Exercise tasks =>
1. In the forum post on PostgreSQL index use below, reproduce verbatim the part that opens with the words containing "It's actually a" and closes with "the whole table.".
2. Answer these from the forum post on PostgreSQL index use below:
(a) What must a query that uses an index be in order to be useful?
(b) What value of random_page_cost is used in the 5% example?
(c) Around what share of a table is the breakpoint usually placed, past which a sequential scan is considered cheaper?

Source =>
====

Jayadevan M wrote:
It is mentioned that table data blocks have data about tuple visibility and hence table scans are always necessary. So how does PostgreSQL reduce the number of blocks to be read by using indexes?
To be useful, a query utilizing an index must be selective: it must only return a fraction of the possible rows in the table. Scanning the index will produce a list of blocks that contain the potentially visible data, then only those data blocks will be retrieved and tested for visibility.
Let's say you have a table that's 100 pages (pages are 8KB) and an index that's 50 pages against it. You run a query that only selects 5% of the rows in the table, from a continuous section. Very rough estimate, it will look at 5% * 50 = 3 index pages. Those will point to a matching set of 5% * 100 = 5 data pages. Now you've just found the right subset of the data by only retrieving 8 random pages of data instead of 100. With random_page_cost=4.0, that would give this plan a cost of around 32, while the sequential scan one would cost 100 * 1.0 (sequential accesses) for a cost of around 100 (Both of them would also have some smaller row processing cost added in there too).
It's actually a bit more complicated than that--the way indexes are built means you can't just linearly estimate their usage, and scans of non-contiguous sections are harder to model simply--but that should give you an idea. Only when using the index significantly narrows the number of data pages expected will it be an improvement over ignoring the index and just scanning the whole table.
If the expected use of the index was only 20% selective for another query, you'd be getting 20% * 50 = 10 index pages, 20% * 100 = 20 data pages, for a potential total of 30 random page lookups. That could end up costing 30 * 4.0 = 120, higher than the sequential scan. Usually the breakpoint for how much of a table has to be scanned before just scanning the whole thing sequentially is considered cheaper happens near 20% of it, and you can shift it around by adjusting random_page_cost. Make it lower, and you can end up preferring index scans even for 30 or 40% of a table.

====

Information supplied =>

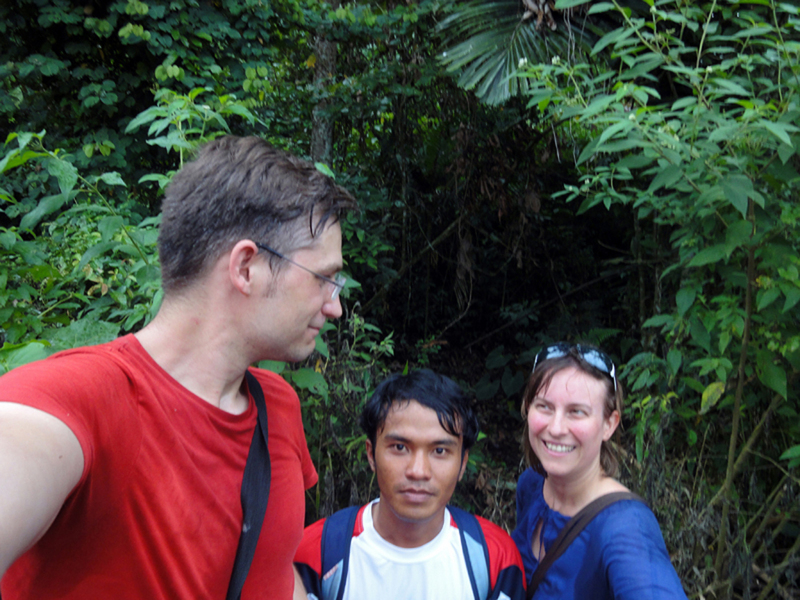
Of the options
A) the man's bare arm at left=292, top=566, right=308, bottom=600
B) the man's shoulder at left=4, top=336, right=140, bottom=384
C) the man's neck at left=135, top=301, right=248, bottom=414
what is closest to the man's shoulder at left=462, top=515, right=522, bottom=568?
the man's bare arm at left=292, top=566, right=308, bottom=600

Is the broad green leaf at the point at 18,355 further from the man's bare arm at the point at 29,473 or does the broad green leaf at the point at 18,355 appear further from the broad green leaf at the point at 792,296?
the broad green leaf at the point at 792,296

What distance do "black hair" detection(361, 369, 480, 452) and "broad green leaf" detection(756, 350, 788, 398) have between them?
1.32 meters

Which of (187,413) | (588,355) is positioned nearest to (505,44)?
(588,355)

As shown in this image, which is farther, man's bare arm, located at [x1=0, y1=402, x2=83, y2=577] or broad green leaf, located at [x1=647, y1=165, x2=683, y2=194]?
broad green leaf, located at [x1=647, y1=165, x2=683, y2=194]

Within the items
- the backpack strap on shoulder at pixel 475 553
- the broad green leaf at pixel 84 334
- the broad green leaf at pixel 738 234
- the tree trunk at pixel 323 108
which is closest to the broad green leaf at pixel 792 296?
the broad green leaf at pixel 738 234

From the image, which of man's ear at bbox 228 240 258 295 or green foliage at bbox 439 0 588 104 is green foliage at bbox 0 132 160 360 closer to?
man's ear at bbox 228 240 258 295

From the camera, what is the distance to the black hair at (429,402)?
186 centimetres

====

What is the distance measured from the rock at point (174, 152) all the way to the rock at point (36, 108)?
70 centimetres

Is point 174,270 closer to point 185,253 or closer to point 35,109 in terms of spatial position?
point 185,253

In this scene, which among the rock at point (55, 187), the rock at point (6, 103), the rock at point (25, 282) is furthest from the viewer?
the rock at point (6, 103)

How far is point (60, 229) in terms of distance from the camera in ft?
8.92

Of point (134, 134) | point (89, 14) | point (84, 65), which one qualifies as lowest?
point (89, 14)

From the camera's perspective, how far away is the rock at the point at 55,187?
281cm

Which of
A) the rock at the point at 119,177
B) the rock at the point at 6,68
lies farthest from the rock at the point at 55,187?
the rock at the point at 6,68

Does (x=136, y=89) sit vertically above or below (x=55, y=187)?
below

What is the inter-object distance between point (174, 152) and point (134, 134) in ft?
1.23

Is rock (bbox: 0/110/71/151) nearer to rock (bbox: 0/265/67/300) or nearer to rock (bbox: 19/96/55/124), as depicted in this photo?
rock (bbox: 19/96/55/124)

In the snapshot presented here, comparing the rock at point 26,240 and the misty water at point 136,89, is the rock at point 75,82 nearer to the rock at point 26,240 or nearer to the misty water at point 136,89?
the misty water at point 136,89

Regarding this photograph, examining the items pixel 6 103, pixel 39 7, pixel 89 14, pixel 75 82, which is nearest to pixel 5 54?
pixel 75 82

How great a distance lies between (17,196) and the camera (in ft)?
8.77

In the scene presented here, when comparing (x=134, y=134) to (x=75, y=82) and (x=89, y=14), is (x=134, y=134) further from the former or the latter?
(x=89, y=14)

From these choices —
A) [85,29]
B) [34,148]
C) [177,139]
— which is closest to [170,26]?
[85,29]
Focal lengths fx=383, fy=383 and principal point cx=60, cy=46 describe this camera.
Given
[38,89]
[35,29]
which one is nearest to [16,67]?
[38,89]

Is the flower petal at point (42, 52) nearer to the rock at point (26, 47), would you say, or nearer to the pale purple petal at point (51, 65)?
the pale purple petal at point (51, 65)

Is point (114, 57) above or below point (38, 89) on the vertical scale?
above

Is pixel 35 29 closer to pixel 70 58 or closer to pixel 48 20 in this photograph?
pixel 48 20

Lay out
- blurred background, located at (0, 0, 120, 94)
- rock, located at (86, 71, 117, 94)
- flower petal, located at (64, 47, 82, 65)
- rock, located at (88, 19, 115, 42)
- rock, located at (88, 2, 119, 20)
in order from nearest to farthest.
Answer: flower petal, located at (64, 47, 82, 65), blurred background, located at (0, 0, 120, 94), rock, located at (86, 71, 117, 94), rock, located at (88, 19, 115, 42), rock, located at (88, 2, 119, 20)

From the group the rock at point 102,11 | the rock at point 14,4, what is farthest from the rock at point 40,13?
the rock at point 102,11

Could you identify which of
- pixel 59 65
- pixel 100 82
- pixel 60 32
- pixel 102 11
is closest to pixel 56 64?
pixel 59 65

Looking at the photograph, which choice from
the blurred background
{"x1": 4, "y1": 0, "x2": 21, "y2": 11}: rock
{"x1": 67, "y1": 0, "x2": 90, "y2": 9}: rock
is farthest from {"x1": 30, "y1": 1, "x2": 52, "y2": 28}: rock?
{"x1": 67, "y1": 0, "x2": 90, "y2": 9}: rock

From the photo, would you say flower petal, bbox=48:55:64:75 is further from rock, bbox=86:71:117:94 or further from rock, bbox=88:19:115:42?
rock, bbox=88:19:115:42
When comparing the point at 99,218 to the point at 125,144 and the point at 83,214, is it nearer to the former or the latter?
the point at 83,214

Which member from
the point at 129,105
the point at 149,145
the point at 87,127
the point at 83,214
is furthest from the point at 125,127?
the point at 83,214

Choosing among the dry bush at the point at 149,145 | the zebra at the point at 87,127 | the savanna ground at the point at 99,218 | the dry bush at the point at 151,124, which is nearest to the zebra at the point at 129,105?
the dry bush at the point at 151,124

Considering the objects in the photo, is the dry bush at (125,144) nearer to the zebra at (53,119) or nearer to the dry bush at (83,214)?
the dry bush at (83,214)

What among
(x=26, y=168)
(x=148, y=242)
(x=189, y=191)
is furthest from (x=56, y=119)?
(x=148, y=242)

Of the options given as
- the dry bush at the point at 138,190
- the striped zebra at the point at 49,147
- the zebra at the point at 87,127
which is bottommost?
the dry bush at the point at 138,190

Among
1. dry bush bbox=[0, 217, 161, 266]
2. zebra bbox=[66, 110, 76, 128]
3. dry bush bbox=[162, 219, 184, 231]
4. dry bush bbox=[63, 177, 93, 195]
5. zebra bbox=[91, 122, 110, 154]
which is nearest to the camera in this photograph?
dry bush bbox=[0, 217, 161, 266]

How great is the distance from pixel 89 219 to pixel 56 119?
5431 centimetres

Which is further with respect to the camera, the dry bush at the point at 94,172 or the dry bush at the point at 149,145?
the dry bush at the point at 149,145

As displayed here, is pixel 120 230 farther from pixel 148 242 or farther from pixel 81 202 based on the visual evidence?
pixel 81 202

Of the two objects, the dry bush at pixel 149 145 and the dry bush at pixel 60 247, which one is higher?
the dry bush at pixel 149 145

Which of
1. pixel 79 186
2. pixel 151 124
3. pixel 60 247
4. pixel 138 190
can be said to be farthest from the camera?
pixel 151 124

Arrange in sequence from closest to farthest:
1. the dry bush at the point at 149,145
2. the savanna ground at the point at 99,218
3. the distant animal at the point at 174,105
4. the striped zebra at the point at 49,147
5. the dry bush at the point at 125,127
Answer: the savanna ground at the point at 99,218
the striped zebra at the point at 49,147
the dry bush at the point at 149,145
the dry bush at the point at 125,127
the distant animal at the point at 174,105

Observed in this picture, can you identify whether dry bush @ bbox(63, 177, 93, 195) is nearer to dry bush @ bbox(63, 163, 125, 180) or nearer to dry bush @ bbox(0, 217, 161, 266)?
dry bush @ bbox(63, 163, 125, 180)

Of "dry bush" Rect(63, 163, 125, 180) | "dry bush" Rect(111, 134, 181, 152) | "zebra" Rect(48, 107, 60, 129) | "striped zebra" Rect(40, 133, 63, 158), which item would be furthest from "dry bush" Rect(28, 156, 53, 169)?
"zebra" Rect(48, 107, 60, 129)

====

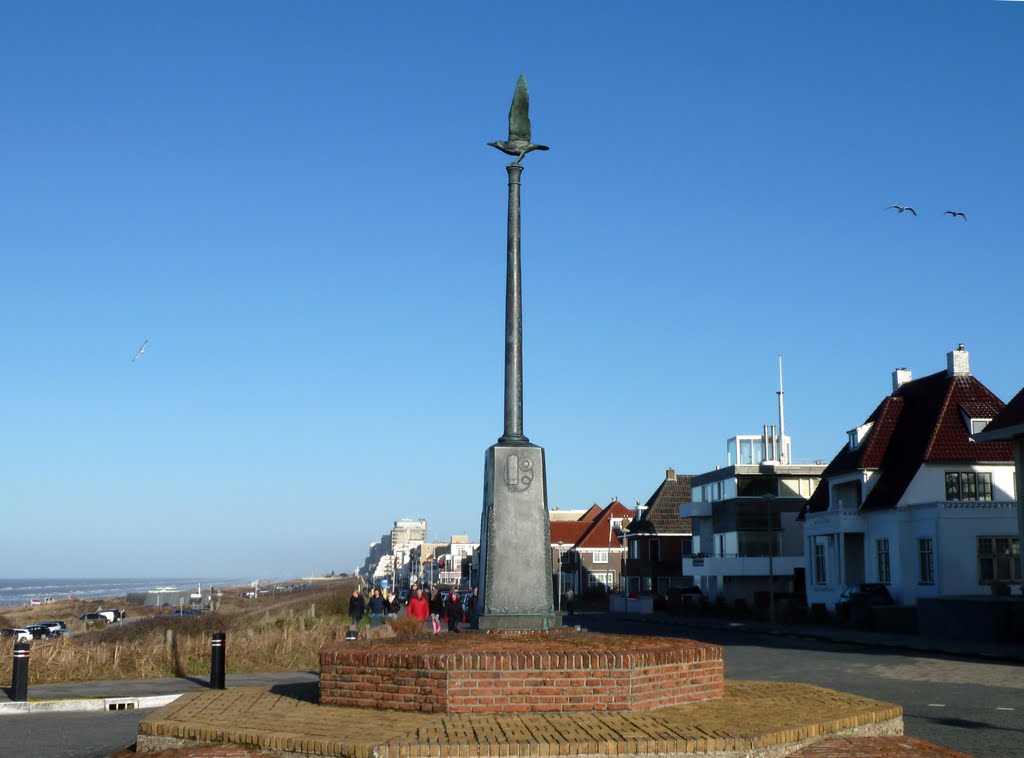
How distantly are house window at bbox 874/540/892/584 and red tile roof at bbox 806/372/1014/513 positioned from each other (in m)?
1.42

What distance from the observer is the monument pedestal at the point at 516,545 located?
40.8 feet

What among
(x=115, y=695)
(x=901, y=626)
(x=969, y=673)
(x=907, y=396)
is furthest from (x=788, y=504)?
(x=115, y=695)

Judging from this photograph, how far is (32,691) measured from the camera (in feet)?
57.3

====

Solution list =>
1.
It's actually a bit more complicated than that--the way indexes are built means you can't just linearly estimate their usage, and scans of non-contiguous sections are harder to model simply--but that should give you an idea. Only when using the index significantly narrows the number of data pages expected will it be an improvement over ignoring the index and just scanning the whole table.

2.
(a) Selective: it must return only a fraction of the possible rows in the table.
(b) 4.0
(c) Near 20%